Opinion | Toxic school uniforms add to anger over quality control
Inspection in Shanghai discovers student outfits tainted with carcinogenic dye, and shows that product safety is still a major problem

The mainland's primary and middle-school pupils are often dubbed "the country's flowers", but a toxic-school-uniform scandal in Shanghai this week shows they haven't been getting sufficient care from the authorities.
Shanghai Television reported that in a routine inspection of school uniforms, the municipal Bureau of Quality and Technology Supervision found that six out of 22 batches were substandard, including a bunch of school uniforms that contained aromatic amine - a carcinogenic dye.
They were produced by the Shanghai Ouxia Garment Company, operating out of a small workshop in the city's Pudong district.
The district's education authority immediately set out to discover which schools had been its customers, and the authorities confiscated 26,444 sets of school uniforms bought by 21 schools.

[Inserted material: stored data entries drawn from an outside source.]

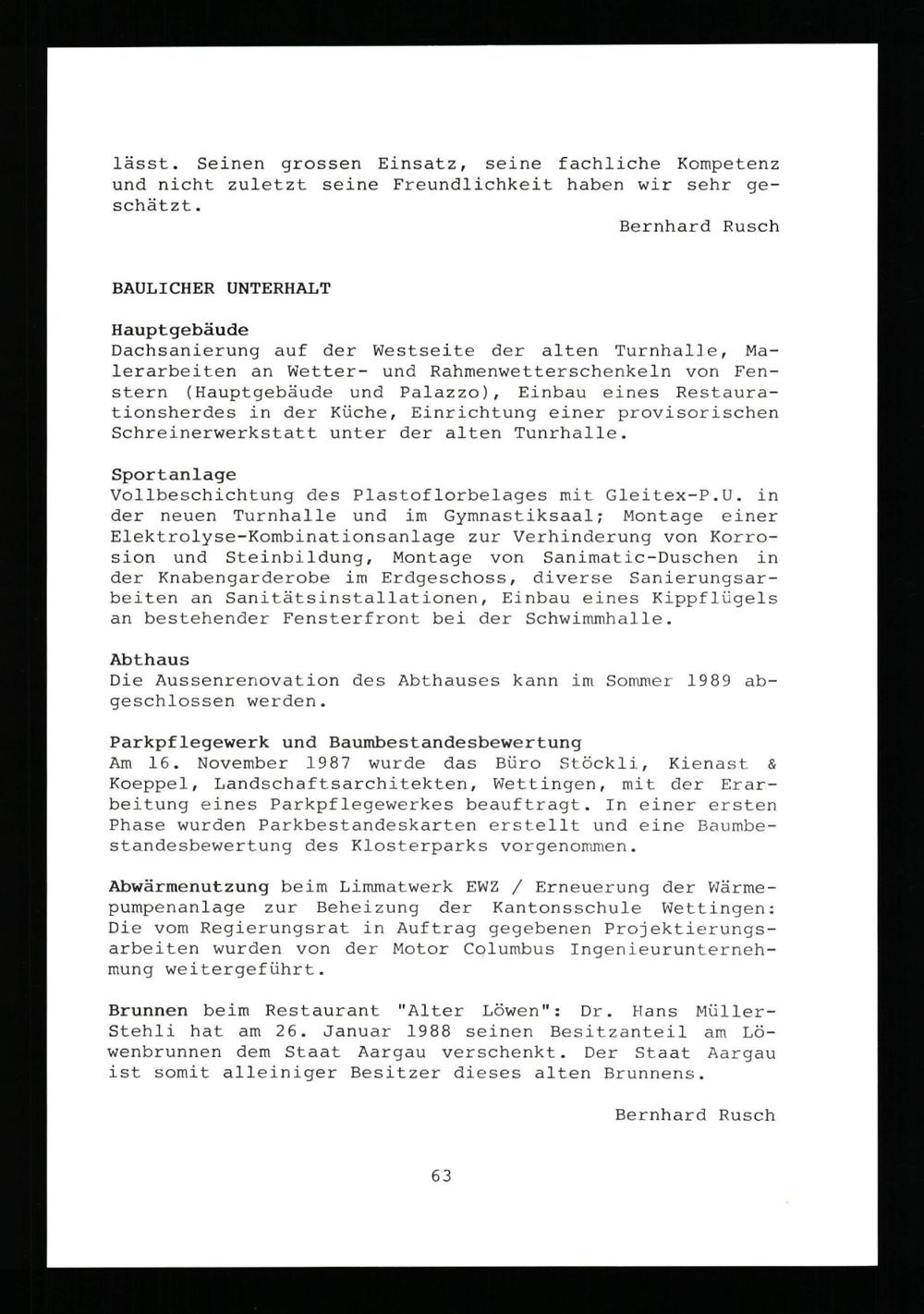 lässt. Seinen grossen Einsatz, seine fachliche Kompetenz und nicht zuletzt seine Freundlichkeit haben wir sehr geschätzt.

Bernhard Rusch

BAULICHER UNTERHALT

Hauptgebäude
Dachsanierung auf der Westseite der alten Turnhalle, Malerarbeiten an Wetter- und Rahmenwetterschenkeln von Fenstern (Hauptgebäude und Palazzo), Einbau eines Restaurationsherdes in der Küche, Einrichtung einer provisorischen Schreinerwerkstatt unter der alten Tunrhalle.

Sportanlage
Vollbeschichtung des Plastoflorbelages mit Gleitex-P.U. in der neuen Turnhalle und im Gymnastiksaal; Montage einer Elektrolyse-Kombinationsanlage zur Verhinderung von Korrosion und Steinbildung, Montage von Sanimatic-Duschen in der Knabengarderobe im Erdgeschoss, diverse Sanierungsarbeiten an Sanitätsinstallationen, Einbau eines Kippflügels an bestehender Fensterfront bei der Schwimmhalle.

Abthaus
Die Aussenrenovation des Abthauses kann im Sommer 1989 abgeschlossen werden.

Parkpflegewerk und Baumbestandesbewertung
Am 16. November 1987 wurde das Büro Stöckli, Kienast & Koeppel, Landschaftsarchitekten, Wettingen, mit der Erarbeitung eines Parkpflegewerkes beauftragt. In einer ersten Phase wurden Parkbestandeskarten erstellt und eine Baumbestandesbewertung des Klosterparks vorgenommen.

Abwärmenutzung beim Limmatwerk EWZ / Erneuerung der Wärmepumpenanlage zur Beheizung der Kantonsschule Wettingen: Die vom Regierungsrat in Auftrag gegebenen Projektierungsarbeiten wurden von der Motor Columbus Ingenieurunternehmung weitergeführt.

Brunnen beim Restaurant "Alter Löwen": Dr. Hans Müller-Stehli hat am 26. Januar 1988 seinen Besitzanteil am Löwenbrunnen dem Staat Aargau verschenkt. Der Staat Aargau ist somit alleiniger Besitzer dieses alten Brunnens.

Bernhard Rusch

63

Four schools in other Shanghai districts were also found to have ordered uniforms from the same batch.
Of the other five batches of school uniforms that failed quality examinations, one batch had a substandard pH level, three had fibre content that did not match their labels and one had a label that did not conform to requirements.
Shanghai's education authorities have encountered problems with poor-quality school uniforms before, jointly issuing a circular with the municipal quality-inspection authority in 2011 requiring all primary and middle schools to treat the issue as important.